The federal government introduced legislation this week that sets out foundational principles of a first phase of national universal pharmacare in Canada which would provide universal, single-payer coverage for a number of contraception and diabetes medications. Eventually other medicines could be included as directed by the newly established Canadian Drug Agency.
But the Canadian Life and Health Insurance Association says that the plan will not meet the demand for improved drug coverage, which 27 million Canadians receive through their workplace plans.
Stephen Frank, president and CEO of the CLHIA said that the government’s plan will cost Canadians billions of dollars for people who already have coverage and may put workplace plans at risk.
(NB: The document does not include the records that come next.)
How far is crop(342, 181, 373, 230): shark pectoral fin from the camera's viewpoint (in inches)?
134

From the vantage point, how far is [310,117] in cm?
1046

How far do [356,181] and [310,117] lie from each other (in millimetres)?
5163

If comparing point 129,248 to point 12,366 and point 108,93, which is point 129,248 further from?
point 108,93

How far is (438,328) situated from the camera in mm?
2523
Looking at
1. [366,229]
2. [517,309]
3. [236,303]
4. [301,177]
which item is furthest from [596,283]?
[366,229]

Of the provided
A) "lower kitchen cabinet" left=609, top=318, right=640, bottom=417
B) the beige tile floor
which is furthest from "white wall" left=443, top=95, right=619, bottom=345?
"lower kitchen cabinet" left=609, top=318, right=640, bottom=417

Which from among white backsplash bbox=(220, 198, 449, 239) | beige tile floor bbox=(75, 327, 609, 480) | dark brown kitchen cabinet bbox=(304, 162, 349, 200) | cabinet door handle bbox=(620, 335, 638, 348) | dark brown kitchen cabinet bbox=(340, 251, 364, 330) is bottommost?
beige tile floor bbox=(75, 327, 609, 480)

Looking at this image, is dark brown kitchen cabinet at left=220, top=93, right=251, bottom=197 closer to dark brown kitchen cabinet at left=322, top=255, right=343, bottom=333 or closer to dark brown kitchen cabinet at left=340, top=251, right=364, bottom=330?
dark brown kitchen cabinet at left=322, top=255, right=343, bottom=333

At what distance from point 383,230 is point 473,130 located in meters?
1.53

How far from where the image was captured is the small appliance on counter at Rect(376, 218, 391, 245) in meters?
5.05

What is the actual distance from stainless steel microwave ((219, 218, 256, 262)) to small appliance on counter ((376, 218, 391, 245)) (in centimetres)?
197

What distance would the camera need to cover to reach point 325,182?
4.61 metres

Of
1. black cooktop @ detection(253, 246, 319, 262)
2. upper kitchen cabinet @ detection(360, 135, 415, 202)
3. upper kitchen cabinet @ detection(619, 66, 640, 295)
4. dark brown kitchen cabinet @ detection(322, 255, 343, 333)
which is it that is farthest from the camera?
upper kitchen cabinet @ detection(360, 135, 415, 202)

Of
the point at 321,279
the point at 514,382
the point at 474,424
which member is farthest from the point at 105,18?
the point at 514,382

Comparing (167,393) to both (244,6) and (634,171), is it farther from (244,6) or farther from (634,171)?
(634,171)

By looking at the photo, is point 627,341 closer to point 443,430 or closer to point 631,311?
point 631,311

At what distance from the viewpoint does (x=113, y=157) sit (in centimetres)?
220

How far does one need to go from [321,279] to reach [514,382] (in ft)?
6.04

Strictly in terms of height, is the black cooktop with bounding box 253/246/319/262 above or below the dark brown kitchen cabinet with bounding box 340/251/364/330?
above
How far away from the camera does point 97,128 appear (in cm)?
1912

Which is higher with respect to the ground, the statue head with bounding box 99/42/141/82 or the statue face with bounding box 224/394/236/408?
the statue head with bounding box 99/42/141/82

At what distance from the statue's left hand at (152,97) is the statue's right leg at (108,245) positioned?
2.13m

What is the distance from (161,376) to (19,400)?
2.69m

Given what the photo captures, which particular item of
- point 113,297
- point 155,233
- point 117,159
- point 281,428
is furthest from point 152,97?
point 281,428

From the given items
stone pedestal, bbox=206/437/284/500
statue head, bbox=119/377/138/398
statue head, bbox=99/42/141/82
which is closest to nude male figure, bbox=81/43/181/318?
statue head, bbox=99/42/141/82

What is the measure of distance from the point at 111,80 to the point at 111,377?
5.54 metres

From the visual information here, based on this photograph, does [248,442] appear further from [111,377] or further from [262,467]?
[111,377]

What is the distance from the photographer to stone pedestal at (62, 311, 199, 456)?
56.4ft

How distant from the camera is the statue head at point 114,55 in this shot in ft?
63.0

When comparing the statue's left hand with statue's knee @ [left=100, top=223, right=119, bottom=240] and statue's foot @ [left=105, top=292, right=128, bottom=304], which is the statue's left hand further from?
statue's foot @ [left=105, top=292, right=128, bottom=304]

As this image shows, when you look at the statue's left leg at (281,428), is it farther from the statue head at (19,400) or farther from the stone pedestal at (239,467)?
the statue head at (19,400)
“Private insurance plans offer coverage for nearly twice as many drugs as even the best public plan. Canadians don't want the federal government picking and choosing which drugs get covered and which don't,” he said. “We believe the right approach is to support existing benefit plans that are working well, and to target federal investment towards those who don't have coverage today, not those who already do."
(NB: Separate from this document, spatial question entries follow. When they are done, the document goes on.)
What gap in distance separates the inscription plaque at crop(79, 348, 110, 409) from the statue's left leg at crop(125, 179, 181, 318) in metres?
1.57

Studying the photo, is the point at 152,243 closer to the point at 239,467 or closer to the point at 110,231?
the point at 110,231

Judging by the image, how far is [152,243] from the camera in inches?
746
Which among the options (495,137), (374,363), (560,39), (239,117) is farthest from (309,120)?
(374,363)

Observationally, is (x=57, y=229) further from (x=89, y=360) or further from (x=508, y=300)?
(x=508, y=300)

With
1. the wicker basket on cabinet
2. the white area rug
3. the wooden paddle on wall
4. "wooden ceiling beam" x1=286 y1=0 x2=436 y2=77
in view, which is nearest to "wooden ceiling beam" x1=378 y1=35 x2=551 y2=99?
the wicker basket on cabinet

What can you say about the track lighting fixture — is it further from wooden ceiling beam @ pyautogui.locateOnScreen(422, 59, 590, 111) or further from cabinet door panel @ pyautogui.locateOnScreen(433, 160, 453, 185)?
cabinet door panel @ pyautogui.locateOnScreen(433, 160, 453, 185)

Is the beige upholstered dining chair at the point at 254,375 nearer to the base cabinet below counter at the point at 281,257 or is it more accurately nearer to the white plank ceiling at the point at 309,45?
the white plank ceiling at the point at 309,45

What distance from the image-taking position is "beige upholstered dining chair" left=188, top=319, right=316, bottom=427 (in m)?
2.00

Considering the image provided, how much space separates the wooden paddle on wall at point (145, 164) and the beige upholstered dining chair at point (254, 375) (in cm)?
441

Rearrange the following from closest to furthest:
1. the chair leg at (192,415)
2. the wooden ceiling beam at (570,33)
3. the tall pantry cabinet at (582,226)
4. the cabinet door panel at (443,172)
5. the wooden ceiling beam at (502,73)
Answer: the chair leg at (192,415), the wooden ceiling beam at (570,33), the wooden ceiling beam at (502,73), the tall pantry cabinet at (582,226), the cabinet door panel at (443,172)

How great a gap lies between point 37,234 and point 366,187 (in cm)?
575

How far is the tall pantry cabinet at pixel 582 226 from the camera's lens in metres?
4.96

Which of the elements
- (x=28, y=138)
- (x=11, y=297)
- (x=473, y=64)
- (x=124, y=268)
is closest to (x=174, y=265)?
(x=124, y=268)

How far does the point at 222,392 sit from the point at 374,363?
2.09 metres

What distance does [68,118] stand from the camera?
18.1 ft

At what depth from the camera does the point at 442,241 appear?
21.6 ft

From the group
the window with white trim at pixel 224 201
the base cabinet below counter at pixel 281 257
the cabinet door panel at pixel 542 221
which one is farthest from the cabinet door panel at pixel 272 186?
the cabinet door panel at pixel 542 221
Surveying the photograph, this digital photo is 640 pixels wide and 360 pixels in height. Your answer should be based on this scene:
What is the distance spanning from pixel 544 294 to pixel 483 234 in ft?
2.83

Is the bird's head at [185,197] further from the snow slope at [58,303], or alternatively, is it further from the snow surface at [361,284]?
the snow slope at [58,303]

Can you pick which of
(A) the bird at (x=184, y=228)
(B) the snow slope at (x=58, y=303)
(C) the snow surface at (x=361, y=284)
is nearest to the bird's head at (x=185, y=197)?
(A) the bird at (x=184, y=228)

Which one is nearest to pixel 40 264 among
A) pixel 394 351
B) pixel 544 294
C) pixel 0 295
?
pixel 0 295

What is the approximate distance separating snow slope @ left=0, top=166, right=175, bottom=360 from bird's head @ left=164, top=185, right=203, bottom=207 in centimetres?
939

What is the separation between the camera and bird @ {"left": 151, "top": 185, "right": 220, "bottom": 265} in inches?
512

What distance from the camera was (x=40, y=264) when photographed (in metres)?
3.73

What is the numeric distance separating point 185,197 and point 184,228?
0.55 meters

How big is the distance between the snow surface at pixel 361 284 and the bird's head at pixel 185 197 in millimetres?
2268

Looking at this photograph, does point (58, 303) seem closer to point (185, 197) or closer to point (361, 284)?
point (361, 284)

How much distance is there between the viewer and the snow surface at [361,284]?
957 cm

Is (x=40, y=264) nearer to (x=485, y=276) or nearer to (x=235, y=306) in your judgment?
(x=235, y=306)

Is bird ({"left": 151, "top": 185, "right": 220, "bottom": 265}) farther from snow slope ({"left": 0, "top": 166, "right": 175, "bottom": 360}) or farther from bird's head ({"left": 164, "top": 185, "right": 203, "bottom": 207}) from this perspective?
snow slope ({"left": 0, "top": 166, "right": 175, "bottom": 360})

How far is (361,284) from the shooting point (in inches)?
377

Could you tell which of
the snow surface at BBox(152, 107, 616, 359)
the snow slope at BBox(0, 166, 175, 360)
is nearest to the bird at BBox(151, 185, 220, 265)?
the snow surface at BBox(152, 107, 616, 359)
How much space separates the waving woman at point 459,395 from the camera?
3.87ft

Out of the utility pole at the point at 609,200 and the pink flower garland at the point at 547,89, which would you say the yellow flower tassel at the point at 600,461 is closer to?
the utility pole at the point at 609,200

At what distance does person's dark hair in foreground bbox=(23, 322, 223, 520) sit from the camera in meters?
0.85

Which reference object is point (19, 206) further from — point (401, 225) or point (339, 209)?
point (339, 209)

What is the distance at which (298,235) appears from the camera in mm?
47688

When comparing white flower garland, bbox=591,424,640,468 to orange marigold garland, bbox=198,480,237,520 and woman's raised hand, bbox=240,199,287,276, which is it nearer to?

The Canadian Chamber of Commerce has also criticized the plan, calling it “concerning.”
A statement from senior vice president Kathy Megyery says that “a single-payer system is a complicated and costly solution, which has been estimated to cost up to $38.9 billion within three years.”
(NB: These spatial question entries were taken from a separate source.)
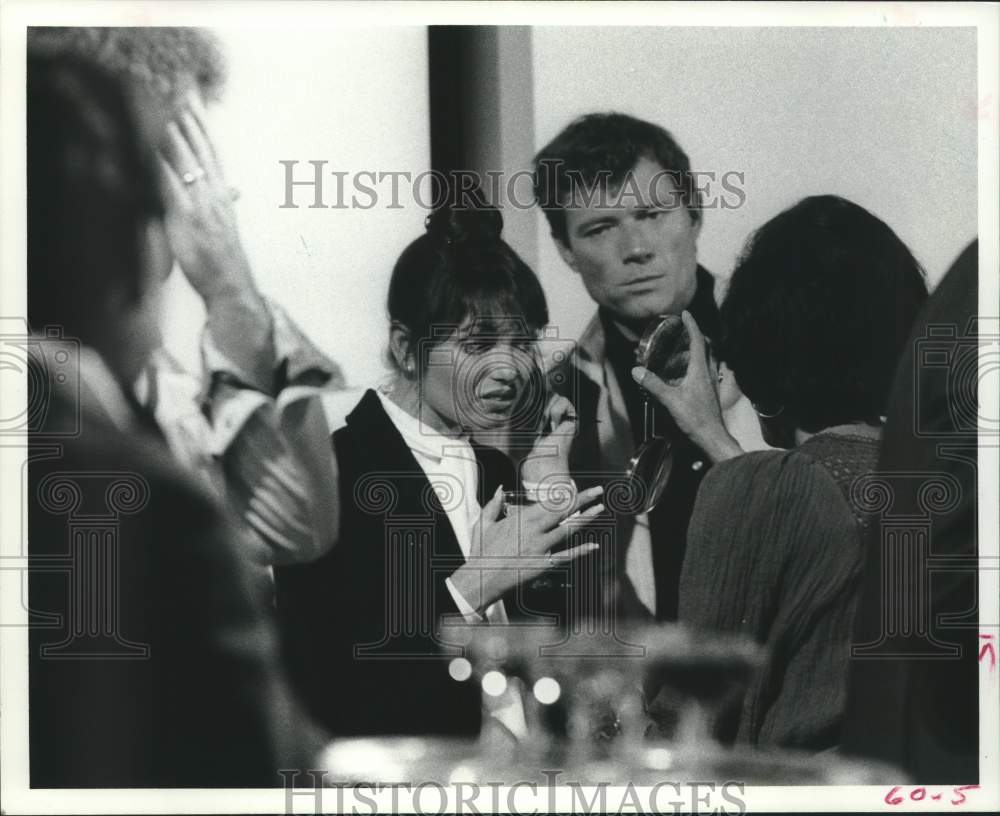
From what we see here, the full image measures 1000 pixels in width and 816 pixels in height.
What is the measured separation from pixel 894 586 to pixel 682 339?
0.81 metres

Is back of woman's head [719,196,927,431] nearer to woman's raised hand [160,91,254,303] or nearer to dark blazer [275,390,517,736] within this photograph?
dark blazer [275,390,517,736]

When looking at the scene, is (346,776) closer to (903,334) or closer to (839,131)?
(903,334)

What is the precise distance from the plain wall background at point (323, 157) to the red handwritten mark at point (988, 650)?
1.65 metres

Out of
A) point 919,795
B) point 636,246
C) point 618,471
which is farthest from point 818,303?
point 919,795

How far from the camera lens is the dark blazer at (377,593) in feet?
9.13

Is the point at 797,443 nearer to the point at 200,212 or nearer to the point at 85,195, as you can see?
the point at 200,212

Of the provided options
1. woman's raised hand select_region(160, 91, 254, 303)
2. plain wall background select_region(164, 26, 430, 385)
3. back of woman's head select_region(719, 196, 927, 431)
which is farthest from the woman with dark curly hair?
woman's raised hand select_region(160, 91, 254, 303)

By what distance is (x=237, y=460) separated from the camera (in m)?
2.78

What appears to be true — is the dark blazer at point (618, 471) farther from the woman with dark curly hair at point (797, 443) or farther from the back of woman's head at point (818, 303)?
the back of woman's head at point (818, 303)

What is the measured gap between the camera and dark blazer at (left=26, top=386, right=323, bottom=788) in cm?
278

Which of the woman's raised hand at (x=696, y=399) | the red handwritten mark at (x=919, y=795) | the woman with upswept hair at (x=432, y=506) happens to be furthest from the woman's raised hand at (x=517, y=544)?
the red handwritten mark at (x=919, y=795)

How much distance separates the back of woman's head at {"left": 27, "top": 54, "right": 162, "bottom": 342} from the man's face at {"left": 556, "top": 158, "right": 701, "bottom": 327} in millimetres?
1053

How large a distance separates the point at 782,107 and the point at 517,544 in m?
1.26

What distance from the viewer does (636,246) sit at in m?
2.80
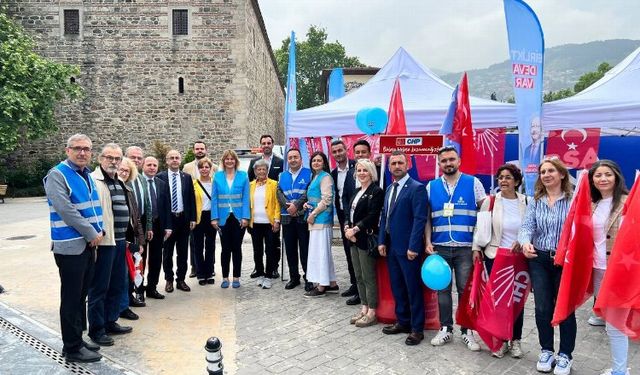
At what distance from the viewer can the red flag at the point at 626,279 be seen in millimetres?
3176

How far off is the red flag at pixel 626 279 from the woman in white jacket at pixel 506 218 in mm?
810

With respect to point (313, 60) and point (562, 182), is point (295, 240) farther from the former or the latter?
point (313, 60)

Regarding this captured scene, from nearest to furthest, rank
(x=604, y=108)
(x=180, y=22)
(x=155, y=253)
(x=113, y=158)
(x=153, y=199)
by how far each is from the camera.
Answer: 1. (x=113, y=158)
2. (x=153, y=199)
3. (x=155, y=253)
4. (x=604, y=108)
5. (x=180, y=22)

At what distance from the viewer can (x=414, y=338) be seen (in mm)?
4445

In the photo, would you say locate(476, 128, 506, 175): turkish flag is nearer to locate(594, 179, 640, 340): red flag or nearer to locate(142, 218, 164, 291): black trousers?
locate(594, 179, 640, 340): red flag

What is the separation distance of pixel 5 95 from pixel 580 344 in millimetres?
20854

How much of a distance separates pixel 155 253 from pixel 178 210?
605 millimetres

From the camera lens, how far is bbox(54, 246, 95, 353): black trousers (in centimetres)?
395

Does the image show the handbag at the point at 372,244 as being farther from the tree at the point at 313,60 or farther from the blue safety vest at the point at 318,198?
the tree at the point at 313,60

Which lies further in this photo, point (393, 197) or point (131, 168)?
point (131, 168)

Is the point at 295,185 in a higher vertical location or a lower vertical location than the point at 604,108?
lower

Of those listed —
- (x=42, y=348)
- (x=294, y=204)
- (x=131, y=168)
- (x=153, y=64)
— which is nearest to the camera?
(x=42, y=348)

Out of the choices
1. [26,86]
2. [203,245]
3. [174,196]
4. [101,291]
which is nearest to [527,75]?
[174,196]

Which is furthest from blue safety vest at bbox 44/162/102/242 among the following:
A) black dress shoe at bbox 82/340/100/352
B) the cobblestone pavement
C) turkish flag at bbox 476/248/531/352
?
turkish flag at bbox 476/248/531/352
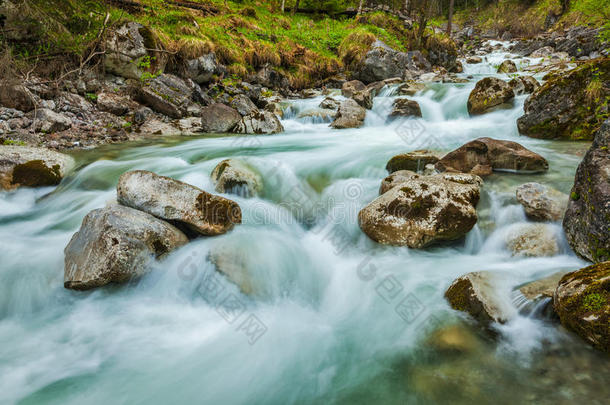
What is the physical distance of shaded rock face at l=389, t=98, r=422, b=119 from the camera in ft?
32.8

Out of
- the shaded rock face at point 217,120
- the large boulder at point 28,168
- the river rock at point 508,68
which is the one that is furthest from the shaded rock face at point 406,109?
the river rock at point 508,68

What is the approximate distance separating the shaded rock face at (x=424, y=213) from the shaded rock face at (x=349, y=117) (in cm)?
634

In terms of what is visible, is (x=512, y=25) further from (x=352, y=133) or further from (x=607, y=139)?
(x=607, y=139)

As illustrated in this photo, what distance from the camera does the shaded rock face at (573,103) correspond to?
5.98 meters

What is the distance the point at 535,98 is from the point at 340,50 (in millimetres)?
12682

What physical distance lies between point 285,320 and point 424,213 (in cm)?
211

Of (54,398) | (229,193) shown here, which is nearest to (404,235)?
(229,193)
“Provinces will be concerned about new obligations they may not want,” she added. “Ultimately, single payer pharmacare is a risk our country can’t afford right now and would only serve to offer less coverage at higher costs to Canadians.”
Alberta and Ontario have already said they will opt out of a national program and seek federal government funding for their own programs that is equivalent to the per-capita cost of the nationwide scheme.